C’est en arrivant au ravito du 41e kilo que la pluie s’est mise de la partie. Pas juste une petite bruine, là. De la grosse pluie ben ben mouillée. Comme un mauvais remake de Bear Mountain, cinq semaines plus tôt… Mon karma, faut croire.
Au début, ça faisait juste du bien, cette pluie. Mais plus ça allait, plus ça trempait le sentier. Et pour bien faire, on venait juste d’amorcer la portion « dénivelée » du parcours. Sur un peu plus de 1500 mètres de dénivelé positif au total, environ 1000 mètres devaient être concentrés dans cette dernière section.

Pour monter, ça allait. Mais pour descendre, c’était une autre histoire! La trail, très abrupte, avait été transformée en véritable coulée de boue. Impossible de marcher, et encore moins de courir. Il fallait déposer chaque pied avec une extrême prudence, à la recherche d’une racine ou d’une roche stable, ou encore d’une branche à laquelle s’accrocher.
On a descendu des sections à reculons en s’agrippant à des cordes, comme Batman et Robin quand ils montaient le long des immeubles. À certains moments, Amélie s’est retrouvée carrément sur le cul, dans la grosse bouette sale. Difficile de ne pas en rire! Et j’ai descendu des bouts en slidant tout en essayant de ne pas perdre l’équilibre.

Ça nous a pris plus de 40 minutes pour parcourir deux interminables kilomètres. Tous les coureurs qui avaient franchi cette longue descente avant le début de l’averse ont sauvé un temps fou. Pas nous.
Il commençait à faire plus que froid. En une heure, le mercure était passé de 18 à 12 degrés. Les vêtements appropriés, on le rappelle, étaient restés au ravito… Au moins, j’avais gardé mes manchons. Avec mon t-shirt, ça faisait quand même la job, mais faut croire que j’ai un peu gelé des mains parce que j’avais les doigts enflés d’un gars qui traîne un pas pire surplus de poids.
Vue imprenable sur…
On arrive au ravito Gargantua, vers le 47e kilo. Y’a pas un chat. Une Chinoise anglophone (ou était-ce une Vietnamienne?) sort de son auto et nous montre le chemin à suivre. Fait frette. C’est brumeux. Venteux. On voit fuck all.
Direction le sommet du mont Saint-Anne (sans accent circonflexe, parce que ce n’est pas celui près de Québec). On saura plus tard qu’on aurait dû y avoir une vue imprenable sur le village de Percé en bas, son rocher avec un trou et l’île Bonaventure. Nous, on n’a rien vu, à part des nuages. Pas de Calinours ni personne pour nous accueillir au dernier ravito tellement le temps était à chier. J’y ai ramassé le dernier Rekarb disponible. Un p’tit boost de sirop d’érable pour finir.

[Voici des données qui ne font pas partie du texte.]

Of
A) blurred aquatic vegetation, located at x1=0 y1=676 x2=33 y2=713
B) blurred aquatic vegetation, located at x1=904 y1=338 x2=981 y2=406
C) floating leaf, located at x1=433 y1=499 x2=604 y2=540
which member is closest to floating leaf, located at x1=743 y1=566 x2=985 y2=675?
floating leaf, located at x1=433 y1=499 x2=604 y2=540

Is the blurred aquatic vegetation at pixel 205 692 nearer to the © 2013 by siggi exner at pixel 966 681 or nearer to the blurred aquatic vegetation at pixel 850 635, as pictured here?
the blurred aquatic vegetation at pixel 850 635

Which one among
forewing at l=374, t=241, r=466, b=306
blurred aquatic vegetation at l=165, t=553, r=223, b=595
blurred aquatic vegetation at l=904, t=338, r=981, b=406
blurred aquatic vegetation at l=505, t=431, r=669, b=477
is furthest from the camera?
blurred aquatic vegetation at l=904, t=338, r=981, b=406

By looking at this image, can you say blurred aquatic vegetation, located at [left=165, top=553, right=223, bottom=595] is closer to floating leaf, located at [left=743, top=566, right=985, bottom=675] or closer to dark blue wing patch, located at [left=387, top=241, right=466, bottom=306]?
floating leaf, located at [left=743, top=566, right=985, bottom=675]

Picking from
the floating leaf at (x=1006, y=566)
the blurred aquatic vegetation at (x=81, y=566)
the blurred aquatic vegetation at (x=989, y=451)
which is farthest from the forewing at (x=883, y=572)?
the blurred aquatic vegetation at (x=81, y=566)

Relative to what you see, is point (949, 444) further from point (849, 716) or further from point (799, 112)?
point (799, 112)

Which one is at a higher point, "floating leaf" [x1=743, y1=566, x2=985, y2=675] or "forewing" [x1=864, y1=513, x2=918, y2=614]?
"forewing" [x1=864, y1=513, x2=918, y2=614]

On redescend dans la trail en zigzag. Puis une rue asphaltée. Direction rue du Quai, dans le village de Percé. Il fait aussi pas beau en bas qu’en haut. Même l’arche d’arrivée a abdiqué.
Après 8 h 51 de course, 54 kilomètres et environ 1500 mètres de dénivelé positif, on nomme nos noms au micro. Quelques braves spectateurs nous applaudissent. On aperçoit Myriam, l’une des organisatrices, avec une tonne de médailles toutes emmêlées dans un bras. Ça doit vouloir dire que la ligne d’arrivée se trouve ici.

Direction Chute du Diable
On a beau m’offrir une bière et de la bouffe, je refuse gentiment. J’enfile une patate tiède et, trois ou quatre minutes après avoir franchi le fil d’arrivée, je repars… en courant.
Depuis le 20e kilo environ, c’est clair dans ma tête. Je me remettrai à courir après la ligne d’arrivée. Pour me tester tant physiquement que mentalement, en prévision du 80K de la Chute du Diable, en septembre prochain.
À Bear Mountain, il me restait des jambes après mon 50K. Mais mentalement, j’avais fait le décompte des kilomètres au fil du parcours et il était hors de question que je prolonge le plaisir ne serait-ce que de quelques centaines de mètres.
Cette fois, par contre, en sachant d’avance que la ligne d’arrivée n’en était pas vraiment une, je me disais que j’y arriverais. Et j’y suis arrivé. Facilement à part ça. J’aurais voulu courir plus longtemps, mais j’étais tellement trempé que je me suis contenté de 2,5 kilomètres supplémentaires, à un rythme tout à fait normal et sans aucune douleur. Ça promet pour la suite!
20 juin 2017 at 22 h 12 min
Ayoye! Malade. Vos aventures sont plus folles les unes que les autres! J’adore lire vos histoires. Elles m’impressionnent toujours autant! Bravo; vous avez toute mon admiration, même si je n’arrive pas vraiment à « comprendre » le thrill derrière de telles épreuves !
Et « chapeau » à votre famille qui accepte d’organiser sa vie en fonction de votre passion. Ce n’est pas donné à tous d’avoir un tel soutien. Pour ma part, je vais continuer à faire mes petots jogs de mémère de 5-10 km!!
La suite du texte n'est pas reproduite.